Salvadoran Gets 8 1/2 Years For 13-Year-Old Girl's Death -- Murder Charge Reduced To Manslaughter
An illegal immigrant from El Salvador has been sentenced to 8 1/2 years in prison for his role in the death of a 13-year-old girl.
Javier Deleon was dismayed yesterday when King County Superior Court Judge Ronald Kessler sentenced him to the maximum term for first-degree manslaughter.
Deleon told Kessler that when he agreed to an Alford plea, he thought he would be sentenced to a maximum of 6 1/2 years.
An Alford plea means Deleon does not admit guilt but is pleading guilty because he believes he would be convicted if the case went to trial.
Deleon had been charged with second-degree murder, largely based on a confession to Seattle police at the time of his arrest.
But because police didn't allow him to contact an attorney when he asked, the charge was renegotiated, said his attorney, Jackie Walsh, and his earlier confession was not allowed as evidence.
She said that after Deleon was arrested outside a restaurant where he worked, he was turned over to Immigration and Naturalization Service agents, who detained him for more than a month.
Walsh said Deleon had not met with an attorney until he was charged with murder, nearly 1 1/2 months after his arrest.
Dan Satterburg, chief of staff for the the King County Prosecutor's Office, said the charges were reduced because of evidence problems.
Deleon pleaded guilty to killing Kavita Babber and dumping her body down a storm drain in Northgate last September.
According to court records, Deleon, then 20, and the girl got drunk and he had sex with her. When she became loud and argumentative, he choked her to quiet her.

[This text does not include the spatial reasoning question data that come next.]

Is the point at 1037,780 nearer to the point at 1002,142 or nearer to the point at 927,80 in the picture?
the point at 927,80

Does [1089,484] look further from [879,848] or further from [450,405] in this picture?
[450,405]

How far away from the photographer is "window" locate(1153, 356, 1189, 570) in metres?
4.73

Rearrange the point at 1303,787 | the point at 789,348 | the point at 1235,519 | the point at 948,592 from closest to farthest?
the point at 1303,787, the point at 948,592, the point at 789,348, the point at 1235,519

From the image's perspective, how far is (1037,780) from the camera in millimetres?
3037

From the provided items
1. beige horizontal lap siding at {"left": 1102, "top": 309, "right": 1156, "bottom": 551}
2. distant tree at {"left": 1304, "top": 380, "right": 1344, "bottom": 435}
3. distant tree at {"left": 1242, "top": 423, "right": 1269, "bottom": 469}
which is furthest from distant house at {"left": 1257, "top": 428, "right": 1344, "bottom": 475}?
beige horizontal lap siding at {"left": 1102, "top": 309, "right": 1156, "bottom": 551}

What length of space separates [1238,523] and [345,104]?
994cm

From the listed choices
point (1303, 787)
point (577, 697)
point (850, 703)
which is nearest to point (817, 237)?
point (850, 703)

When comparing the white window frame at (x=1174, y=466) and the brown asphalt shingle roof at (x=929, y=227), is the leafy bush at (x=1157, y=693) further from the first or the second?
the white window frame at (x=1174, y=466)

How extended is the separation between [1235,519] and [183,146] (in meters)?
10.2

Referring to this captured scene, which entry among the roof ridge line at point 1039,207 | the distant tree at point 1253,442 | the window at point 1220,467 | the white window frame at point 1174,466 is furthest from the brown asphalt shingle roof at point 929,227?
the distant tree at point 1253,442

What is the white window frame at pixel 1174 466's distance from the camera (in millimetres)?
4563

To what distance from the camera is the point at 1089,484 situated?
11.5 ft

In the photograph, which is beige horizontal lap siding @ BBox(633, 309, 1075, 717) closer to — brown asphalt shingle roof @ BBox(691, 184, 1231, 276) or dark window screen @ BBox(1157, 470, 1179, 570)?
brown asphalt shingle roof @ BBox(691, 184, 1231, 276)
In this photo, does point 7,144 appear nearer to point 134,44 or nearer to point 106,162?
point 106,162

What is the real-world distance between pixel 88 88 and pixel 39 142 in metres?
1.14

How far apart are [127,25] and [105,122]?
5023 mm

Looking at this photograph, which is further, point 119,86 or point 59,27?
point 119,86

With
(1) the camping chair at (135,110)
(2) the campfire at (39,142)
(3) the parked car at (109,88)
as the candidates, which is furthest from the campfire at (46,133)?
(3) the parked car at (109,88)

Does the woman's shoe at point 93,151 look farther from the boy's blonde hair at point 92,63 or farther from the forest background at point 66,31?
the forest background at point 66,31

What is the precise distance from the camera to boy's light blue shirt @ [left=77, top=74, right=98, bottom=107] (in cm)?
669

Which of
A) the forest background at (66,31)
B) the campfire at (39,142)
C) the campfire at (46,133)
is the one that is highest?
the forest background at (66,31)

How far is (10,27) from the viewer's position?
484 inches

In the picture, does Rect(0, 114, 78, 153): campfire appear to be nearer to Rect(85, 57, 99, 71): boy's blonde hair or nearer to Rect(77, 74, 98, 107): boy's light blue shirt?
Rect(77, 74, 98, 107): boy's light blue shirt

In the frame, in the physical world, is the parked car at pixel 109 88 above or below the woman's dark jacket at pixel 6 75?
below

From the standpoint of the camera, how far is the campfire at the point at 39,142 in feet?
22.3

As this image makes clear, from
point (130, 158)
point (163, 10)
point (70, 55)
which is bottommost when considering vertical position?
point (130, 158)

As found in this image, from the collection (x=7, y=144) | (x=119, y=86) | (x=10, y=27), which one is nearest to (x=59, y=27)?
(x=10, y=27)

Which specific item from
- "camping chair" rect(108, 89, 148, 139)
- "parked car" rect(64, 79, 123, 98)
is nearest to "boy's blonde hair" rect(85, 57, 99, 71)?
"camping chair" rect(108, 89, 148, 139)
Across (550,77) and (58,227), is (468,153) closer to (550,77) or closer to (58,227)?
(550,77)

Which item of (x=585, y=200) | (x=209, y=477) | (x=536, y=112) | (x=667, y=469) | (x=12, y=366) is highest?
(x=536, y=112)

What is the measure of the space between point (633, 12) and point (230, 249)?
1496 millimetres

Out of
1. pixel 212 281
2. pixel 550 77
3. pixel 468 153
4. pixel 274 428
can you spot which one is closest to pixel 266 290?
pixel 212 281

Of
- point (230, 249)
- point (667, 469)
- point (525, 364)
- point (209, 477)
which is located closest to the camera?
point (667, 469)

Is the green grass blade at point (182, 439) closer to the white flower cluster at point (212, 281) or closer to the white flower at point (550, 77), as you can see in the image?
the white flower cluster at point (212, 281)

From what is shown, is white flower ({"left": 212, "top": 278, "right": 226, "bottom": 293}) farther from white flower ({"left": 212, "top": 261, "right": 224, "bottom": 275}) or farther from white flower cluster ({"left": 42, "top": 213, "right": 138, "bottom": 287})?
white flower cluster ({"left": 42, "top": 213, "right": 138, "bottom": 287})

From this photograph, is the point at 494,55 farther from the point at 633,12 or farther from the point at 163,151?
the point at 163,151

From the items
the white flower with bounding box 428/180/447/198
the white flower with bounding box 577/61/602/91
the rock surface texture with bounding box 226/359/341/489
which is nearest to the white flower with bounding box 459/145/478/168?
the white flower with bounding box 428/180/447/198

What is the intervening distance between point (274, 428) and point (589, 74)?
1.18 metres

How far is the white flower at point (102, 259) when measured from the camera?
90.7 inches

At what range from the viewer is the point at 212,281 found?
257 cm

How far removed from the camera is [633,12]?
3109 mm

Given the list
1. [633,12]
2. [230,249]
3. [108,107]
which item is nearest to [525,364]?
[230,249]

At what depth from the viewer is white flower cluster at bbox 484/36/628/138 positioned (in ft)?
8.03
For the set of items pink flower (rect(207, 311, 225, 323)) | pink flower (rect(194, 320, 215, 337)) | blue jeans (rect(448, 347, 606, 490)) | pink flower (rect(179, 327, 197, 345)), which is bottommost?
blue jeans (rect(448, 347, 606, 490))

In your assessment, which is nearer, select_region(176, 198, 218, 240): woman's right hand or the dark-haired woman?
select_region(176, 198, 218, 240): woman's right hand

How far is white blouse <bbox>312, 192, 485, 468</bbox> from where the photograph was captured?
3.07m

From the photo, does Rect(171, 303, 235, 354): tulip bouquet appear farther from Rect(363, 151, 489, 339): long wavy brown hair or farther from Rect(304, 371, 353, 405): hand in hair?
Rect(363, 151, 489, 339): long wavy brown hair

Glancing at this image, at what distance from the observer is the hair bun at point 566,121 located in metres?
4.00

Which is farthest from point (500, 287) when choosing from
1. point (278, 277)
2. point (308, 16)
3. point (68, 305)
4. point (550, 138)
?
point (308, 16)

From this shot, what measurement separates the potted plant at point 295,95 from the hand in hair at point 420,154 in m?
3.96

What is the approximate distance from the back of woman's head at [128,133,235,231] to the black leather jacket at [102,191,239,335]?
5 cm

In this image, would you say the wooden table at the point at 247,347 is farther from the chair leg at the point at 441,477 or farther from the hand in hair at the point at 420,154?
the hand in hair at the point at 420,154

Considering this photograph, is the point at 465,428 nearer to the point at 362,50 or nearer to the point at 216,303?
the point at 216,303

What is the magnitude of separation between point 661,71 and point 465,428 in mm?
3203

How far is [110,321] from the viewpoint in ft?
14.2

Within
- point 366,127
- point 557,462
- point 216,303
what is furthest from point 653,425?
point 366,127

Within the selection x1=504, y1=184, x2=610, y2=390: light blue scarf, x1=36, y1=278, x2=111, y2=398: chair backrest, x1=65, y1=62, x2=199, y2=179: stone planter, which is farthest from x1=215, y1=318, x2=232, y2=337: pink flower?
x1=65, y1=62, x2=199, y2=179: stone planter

The cause of the girl's death is in dispute. Experts for the defense say she may have died of intoxication. She had a 0.17 percent blood-alcohol level at the time of her death. At the time, the state considered a person too impaired to drive with a blood-alcohol level of 0.10 percent.
An expert for the prosecution said she died of homicidal violence.
In sentencing Deleon, Kessler said two lives had been wasted that day last September - Deleon's and Babber's.
Kessler read a letter from the girl's mother, who called her "very caring and so young" and the product of a family that had been "in crisis for many years."
The girl's grandmother said in another letter: "I don't hate Javier. I will be praying for his soul."
When Deleon completes his term, he faces deportation back to El Salvador.